All We Have to Fear is nonetheless a curate’s egg of a book. There are good bits and bad bits. Horwitz and Wakefield manage to make a strong case for the prosecution: Psychiatry has indeed lost its way and seems increasingly unable to resist pathologizing ordinary life. But before the reader gets to that case, he or she will have to plow through the seemingly endless and tedious pages of evolutionary psychology that make up the key sections of the book’s first three chapters. Here one finds claims about genetic endowments that were built into human beings at the time of cave-men and hunter-gathers, and persist as part of our mental constitution. These inheritances from the past are invoked to explain our contemporary fears and anxieties, even ones of quite specific sorts. The alleged features of normal human nature and the supposed hold our genes have over our behavior are as speculative as most neuro-maniacal accounts of modern man. More importantly, they are unnecessary, and get in the way of an argument that depends on no more than the self-evident proposition that all of us experience fears and anxieties, which are intensified in certain social situations and by large-scale trauma, but which cannot be termed “mental illnesses.”

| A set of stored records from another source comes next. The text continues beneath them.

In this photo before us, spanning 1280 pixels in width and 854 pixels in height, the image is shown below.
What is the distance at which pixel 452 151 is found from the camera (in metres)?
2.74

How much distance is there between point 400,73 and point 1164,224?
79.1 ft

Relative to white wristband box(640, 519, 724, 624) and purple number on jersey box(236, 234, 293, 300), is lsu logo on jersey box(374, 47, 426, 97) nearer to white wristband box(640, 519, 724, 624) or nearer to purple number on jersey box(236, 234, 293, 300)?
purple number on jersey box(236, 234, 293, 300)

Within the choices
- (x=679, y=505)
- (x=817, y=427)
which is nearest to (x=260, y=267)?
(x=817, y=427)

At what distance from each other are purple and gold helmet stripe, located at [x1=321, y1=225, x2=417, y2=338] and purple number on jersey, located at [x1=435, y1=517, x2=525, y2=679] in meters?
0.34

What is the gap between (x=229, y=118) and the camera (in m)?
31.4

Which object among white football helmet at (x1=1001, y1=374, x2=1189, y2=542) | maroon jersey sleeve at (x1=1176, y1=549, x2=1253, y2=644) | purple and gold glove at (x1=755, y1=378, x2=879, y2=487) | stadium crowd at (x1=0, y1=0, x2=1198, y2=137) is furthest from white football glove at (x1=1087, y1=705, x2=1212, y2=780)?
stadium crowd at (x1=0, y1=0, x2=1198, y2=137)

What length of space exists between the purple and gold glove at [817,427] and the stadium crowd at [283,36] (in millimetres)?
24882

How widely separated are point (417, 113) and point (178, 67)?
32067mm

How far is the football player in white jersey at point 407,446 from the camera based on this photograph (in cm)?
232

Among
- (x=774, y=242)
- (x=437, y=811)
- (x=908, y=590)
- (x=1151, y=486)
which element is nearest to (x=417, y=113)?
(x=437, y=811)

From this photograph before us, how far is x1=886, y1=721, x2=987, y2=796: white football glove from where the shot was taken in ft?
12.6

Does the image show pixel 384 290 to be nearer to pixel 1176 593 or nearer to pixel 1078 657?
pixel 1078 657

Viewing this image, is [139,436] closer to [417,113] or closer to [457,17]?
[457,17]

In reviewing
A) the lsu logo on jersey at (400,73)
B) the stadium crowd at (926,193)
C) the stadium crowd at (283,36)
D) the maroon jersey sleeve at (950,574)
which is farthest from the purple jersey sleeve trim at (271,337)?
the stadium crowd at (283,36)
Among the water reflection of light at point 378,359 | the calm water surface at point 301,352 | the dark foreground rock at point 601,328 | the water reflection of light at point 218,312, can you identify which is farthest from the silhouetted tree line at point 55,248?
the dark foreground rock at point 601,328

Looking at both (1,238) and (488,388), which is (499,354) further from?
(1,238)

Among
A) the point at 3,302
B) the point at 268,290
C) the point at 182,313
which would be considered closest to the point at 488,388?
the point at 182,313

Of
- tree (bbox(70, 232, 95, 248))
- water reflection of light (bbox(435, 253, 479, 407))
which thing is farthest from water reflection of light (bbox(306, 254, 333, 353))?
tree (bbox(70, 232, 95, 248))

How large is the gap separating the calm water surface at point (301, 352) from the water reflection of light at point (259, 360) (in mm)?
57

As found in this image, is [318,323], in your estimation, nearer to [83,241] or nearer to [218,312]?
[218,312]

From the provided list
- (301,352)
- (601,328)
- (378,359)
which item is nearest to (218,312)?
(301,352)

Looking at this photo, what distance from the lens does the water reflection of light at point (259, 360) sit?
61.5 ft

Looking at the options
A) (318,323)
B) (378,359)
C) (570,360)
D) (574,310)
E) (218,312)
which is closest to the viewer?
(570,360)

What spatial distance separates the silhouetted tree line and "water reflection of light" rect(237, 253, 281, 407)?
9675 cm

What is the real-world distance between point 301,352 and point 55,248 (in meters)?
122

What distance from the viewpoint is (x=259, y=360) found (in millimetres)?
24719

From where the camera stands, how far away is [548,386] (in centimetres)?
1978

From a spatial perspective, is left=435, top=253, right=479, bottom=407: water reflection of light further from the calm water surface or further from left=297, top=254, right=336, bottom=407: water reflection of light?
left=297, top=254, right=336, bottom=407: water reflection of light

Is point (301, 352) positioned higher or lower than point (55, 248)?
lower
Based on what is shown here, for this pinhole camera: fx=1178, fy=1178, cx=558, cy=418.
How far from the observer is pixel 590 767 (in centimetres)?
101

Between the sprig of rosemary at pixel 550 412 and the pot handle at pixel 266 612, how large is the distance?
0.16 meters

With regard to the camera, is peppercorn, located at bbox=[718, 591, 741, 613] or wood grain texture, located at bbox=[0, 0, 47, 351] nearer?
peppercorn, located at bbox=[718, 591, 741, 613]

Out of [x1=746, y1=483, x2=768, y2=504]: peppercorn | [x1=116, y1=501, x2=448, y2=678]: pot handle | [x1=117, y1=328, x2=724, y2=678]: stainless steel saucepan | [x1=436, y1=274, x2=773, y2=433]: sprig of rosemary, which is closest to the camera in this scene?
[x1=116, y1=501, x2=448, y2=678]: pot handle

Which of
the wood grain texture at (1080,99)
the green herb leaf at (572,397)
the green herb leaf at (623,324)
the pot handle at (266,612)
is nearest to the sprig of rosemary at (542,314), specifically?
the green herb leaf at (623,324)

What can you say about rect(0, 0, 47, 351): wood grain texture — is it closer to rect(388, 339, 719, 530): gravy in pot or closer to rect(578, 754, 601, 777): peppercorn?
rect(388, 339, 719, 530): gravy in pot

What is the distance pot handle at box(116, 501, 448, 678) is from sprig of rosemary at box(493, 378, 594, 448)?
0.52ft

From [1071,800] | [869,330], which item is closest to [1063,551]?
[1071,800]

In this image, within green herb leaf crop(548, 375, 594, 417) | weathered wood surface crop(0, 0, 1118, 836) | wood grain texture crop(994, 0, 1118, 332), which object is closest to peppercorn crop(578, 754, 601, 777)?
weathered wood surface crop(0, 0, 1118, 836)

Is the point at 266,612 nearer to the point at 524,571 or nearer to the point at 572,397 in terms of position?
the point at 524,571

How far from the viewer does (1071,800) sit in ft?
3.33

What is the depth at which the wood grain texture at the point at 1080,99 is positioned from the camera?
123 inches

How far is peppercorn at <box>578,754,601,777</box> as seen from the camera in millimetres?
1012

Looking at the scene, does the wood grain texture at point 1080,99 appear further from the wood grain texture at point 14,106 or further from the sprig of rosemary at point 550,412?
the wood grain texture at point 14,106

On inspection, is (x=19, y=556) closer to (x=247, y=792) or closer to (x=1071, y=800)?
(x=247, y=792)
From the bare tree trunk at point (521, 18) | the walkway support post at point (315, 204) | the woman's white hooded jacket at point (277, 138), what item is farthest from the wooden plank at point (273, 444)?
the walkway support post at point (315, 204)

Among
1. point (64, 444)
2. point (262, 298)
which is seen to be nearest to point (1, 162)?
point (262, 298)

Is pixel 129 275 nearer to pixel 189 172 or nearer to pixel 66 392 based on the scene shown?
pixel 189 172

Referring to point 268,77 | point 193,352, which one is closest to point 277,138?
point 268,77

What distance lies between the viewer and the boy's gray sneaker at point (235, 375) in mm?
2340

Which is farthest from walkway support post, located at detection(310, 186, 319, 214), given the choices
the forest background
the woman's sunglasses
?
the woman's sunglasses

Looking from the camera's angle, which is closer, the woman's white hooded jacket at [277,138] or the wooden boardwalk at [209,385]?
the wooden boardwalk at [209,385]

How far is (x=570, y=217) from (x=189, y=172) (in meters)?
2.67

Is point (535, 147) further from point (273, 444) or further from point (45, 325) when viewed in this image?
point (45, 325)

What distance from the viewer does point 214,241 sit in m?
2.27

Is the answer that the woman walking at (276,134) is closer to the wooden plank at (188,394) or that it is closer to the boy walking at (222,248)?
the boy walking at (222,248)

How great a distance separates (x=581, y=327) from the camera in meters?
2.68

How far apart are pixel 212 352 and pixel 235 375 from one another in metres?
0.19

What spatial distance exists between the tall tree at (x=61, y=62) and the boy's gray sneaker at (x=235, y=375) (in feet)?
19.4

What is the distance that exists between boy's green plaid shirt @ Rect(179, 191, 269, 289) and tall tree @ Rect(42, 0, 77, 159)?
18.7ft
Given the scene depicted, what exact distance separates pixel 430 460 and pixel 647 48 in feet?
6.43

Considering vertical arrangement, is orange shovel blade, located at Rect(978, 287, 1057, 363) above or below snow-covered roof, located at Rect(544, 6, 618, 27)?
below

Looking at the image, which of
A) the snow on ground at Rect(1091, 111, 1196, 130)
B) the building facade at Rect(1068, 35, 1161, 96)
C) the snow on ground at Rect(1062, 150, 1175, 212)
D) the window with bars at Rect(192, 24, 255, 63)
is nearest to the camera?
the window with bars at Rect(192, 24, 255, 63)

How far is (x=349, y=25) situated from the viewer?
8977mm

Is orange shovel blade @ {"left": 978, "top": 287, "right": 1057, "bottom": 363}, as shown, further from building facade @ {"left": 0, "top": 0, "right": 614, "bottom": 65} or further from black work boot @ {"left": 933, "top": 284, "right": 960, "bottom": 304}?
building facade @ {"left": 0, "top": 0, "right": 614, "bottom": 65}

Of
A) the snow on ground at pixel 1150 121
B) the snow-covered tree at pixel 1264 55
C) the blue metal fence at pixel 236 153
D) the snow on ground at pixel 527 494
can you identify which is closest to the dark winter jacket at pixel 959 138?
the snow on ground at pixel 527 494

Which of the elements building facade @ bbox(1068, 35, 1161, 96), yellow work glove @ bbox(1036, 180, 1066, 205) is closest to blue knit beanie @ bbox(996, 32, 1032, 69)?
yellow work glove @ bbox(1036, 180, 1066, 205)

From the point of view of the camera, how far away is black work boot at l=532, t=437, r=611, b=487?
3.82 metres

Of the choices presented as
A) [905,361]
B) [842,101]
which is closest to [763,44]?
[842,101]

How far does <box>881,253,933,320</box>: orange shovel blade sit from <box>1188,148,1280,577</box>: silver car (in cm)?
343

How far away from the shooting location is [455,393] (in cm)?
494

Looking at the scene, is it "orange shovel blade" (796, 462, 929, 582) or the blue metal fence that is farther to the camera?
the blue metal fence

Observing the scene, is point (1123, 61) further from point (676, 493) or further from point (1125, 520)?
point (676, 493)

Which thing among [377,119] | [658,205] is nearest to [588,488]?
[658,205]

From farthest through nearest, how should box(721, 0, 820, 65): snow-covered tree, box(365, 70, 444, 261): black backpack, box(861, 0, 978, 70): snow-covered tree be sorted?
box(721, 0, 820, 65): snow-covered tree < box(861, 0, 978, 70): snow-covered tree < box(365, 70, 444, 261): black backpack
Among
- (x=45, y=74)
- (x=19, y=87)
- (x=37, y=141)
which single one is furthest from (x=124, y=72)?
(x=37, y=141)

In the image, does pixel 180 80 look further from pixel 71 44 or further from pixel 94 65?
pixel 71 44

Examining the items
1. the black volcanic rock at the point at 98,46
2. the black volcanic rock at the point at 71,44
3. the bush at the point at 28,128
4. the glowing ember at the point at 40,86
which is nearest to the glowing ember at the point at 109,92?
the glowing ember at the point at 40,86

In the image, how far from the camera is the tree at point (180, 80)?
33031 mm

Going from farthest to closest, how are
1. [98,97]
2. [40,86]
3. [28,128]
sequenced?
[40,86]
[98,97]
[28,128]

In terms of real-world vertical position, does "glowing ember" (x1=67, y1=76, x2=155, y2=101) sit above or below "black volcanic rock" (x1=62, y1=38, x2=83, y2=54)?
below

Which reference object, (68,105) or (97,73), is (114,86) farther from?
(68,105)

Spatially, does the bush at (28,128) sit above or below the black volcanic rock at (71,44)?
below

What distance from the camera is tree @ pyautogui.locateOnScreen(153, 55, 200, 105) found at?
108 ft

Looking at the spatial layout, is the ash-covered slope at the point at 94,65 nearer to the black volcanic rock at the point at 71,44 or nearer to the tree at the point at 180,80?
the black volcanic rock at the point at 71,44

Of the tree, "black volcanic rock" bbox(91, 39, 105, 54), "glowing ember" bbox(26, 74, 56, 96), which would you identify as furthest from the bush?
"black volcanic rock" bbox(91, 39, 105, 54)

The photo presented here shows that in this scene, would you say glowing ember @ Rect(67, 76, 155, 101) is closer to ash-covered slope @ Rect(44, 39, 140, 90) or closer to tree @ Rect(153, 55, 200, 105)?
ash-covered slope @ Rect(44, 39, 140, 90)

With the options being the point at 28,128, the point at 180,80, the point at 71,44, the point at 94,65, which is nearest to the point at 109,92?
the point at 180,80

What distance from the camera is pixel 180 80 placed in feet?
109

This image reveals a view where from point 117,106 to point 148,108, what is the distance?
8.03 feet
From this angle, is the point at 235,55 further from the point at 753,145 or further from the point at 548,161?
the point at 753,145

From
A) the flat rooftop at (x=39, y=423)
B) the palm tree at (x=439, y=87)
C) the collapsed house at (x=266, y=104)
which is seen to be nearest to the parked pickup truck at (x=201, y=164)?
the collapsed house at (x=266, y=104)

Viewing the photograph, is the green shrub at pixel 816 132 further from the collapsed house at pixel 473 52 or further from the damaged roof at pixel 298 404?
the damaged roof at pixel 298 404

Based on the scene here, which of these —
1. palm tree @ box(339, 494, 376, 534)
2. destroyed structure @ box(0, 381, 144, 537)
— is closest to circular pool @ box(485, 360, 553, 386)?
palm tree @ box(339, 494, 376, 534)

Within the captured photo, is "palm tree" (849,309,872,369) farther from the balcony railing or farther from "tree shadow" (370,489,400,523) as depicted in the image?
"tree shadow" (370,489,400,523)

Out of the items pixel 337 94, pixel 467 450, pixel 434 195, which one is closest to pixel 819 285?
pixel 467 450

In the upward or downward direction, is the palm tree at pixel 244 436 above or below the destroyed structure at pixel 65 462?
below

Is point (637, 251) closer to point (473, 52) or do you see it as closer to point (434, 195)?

Even setting that objection aside, the remainder of the book is heavy-going. Much of the discussion is wandering and repetitive. The same arguments are mobilized again and again, moving across only slightly varied terrain. What could have been a long article thus becomes a book of sorts — one that many readers will have trouble finishing. This is too bad, because contemporary psychiatry is on the brink of one of those periodic crises of legitimacy that have been so notable a feature of the profession’s history over the past couple of centuries; the story Horwitz and Wakefield recount helps us to understand one of the reasons why renewed turmoil threatens to engulf the psychiatric enterprise.